By Debdeep Mukherjee
On Friday, incumbent Zimbabwean president Emmerson Mnangagwa announced on Twitter that former president Robert Gabriel Mugabe has died in Singapore following months of ill-health. Mugabe ruled the south African nation with an iron-fist for 37 years from 1980 to 2017 when he was forced to demit office and make way for Mnangagwa with army’s support.
Mugabe’s legacy is highly divided. While some regard him as a revolutionary leader who brought freedom to Zimbabwe and reprieve from Ian Smith’s racist regime, others view him as someone who colonized and impoverished his own country while his second wife Grace, shopped luxury items worth billions of dollars.
Mugabe spent ten years in jail fighting for independence of Zimbabwe. He is known to be a Marxist-Leninist but what many don’t know is that he was also influenced by Mahatma Gandhi’s idea of non-violence during his college days though he later joined the Zimbabwe African National Union’s armed struggle. The white-majority rule propagated by Ian Smith banned the organization and all other such groups which advocated majority rule.

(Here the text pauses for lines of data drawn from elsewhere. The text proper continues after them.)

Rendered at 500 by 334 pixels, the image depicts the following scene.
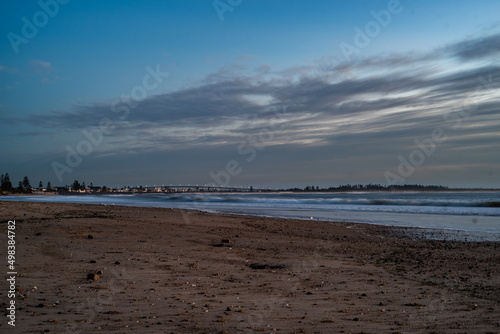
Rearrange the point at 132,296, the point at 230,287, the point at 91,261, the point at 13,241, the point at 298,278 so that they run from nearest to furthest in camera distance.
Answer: the point at 132,296, the point at 230,287, the point at 298,278, the point at 91,261, the point at 13,241

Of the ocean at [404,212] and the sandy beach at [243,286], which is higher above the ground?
the sandy beach at [243,286]

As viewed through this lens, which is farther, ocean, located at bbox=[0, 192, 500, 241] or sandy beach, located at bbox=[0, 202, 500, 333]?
ocean, located at bbox=[0, 192, 500, 241]

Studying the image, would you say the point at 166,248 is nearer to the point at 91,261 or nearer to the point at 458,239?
the point at 91,261

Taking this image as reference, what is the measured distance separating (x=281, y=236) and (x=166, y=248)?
17.2 feet

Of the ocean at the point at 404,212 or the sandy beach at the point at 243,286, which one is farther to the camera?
the ocean at the point at 404,212

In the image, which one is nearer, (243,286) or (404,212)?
(243,286)

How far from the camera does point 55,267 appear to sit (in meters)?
7.33

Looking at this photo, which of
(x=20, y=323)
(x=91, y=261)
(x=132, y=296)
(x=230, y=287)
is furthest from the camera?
(x=91, y=261)

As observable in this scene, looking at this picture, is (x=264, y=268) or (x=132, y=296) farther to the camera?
(x=264, y=268)

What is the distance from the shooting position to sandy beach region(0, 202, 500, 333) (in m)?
4.67

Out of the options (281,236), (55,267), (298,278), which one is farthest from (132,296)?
(281,236)

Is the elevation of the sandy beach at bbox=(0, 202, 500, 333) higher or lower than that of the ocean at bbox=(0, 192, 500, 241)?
higher

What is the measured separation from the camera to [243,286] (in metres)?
6.51

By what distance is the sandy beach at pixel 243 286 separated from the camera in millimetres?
4668
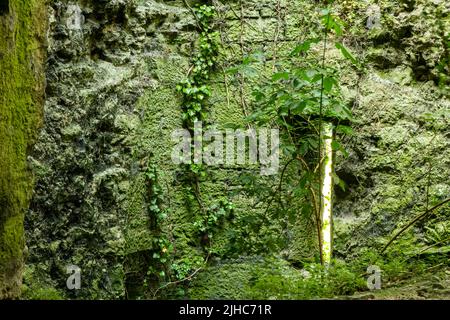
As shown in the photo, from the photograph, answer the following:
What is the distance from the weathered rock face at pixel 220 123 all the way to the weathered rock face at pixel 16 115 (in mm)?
1143

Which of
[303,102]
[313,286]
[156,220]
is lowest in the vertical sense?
[313,286]

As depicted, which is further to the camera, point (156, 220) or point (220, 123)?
point (220, 123)

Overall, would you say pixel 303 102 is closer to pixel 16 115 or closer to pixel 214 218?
pixel 16 115

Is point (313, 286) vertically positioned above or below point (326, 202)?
below

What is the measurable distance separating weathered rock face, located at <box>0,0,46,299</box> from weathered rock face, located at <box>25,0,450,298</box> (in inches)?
45.0

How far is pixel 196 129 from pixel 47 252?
2180mm

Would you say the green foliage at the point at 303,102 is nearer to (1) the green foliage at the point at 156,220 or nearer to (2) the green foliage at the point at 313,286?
(2) the green foliage at the point at 313,286

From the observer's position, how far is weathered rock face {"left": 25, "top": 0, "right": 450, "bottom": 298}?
4.02 meters

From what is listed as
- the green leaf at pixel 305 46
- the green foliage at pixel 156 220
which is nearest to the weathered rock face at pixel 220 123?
the green foliage at pixel 156 220

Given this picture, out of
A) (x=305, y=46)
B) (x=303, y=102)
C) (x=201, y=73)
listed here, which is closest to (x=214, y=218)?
(x=201, y=73)

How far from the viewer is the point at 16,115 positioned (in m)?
2.44

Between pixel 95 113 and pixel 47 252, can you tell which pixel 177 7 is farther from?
pixel 47 252

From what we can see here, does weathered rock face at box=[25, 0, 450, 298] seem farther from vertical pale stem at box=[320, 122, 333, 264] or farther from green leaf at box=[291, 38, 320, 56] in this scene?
green leaf at box=[291, 38, 320, 56]

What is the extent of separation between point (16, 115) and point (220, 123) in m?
2.93
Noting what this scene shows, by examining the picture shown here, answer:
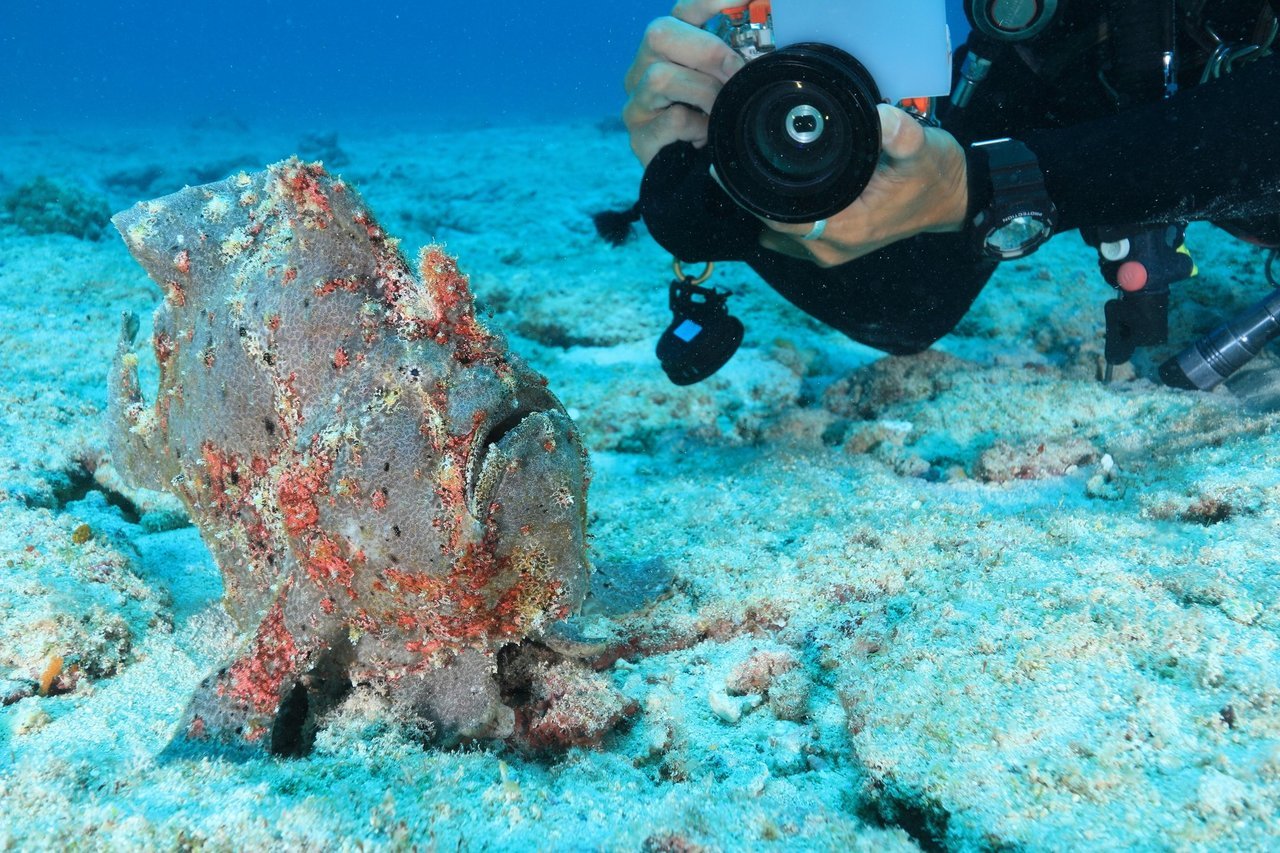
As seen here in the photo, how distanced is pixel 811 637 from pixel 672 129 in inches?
88.2

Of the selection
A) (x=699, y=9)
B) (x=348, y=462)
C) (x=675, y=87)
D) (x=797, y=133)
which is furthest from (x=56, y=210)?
(x=797, y=133)

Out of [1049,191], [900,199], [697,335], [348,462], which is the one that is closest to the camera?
[348,462]

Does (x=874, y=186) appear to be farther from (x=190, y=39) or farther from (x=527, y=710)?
(x=190, y=39)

Mugabe believed in educating himself. He worked as a college faculty for some years in Ghana and while in jail, got degrees through correspondence. His English was regarded to be flawless and eloquent even by his staunch critics.
After the bloody Bush War and years of resistance, Smith had to resign which led to the Lancaster House agreement and transfer of power to a black majority rule though Mugabe felt betrayed as all his interests were not accounted for.
The transfer of white-owned land to blacks attracted condemnation from majority of western countries but it made Mugabe a hero among his own people. Whites fled Zimbabwe in large numbers soon after he came to power.
Among his good programmes, the scheme to impart free primary education and half the fees of secondary education deserves praise but these were shortlived.
Though he preached reconciliation between the whites and blacks initially, his promises faded away with the brutal clampdown on opposition forces in Matabeleland by the army’s North Korean-trained Fifth Brigade. In the months of torture that followed, some international figures quote the killings of around 20,000 guerillas.
Rape, torture, mass beatings and ruthless silencing of opposition was common.
By the mid-1980s, Mugabe crushed his main rivals and consolidated control of the state. He advocated a one-party system and aligned himself closely to communist Cuba, China, and the Soviet Union. There was hardly any political opposition, just the remnants of a disgruntled white ruling class that had started migrating. Finally in 1987, Mugabe became the president after abolishing the post of prime minister and granted himself sweeping powers.
The elections which he presided were marred with widespread allegations of rigging and intimidation of political opponents. His regime is also known to be highly corrupt, looting state treasure at the cost of public poverty. Regular oppression of political opponents and journalists invited outrage against his government in international forums.
In 2008, when his Zanu-PF lost control of parliament, Mugabe responded by rigging the presidential election and stifled the voice of democracy.
Mugabe wanted to be remembered as an African nationalist but presided over the rapid economic decline and global diplomatic isolation of his own country.
Despite having a high literacy rate and abundance of minerals, today 80% of Zimbabweans are unemployed and in abrupt poverty.
Mugabe’s hatred for LGBTQ is widely known. His racist policies brought downfall of Zimbabwean cricket and forced many cricketers to seek asylum in foreign countries.
Mugabe’s government allowed massive corruption and mismanagement apart from a disastrous downward spiral of the economy, which saw both industry and commercial agriculture collapse. The economy is still struggling to recover, even after two years of his ouster.
Hence, it is to be seen whether the young Zimbabweans regard Mugabe as their founding father or despite him for running a tyrannical rule for nearly four decades.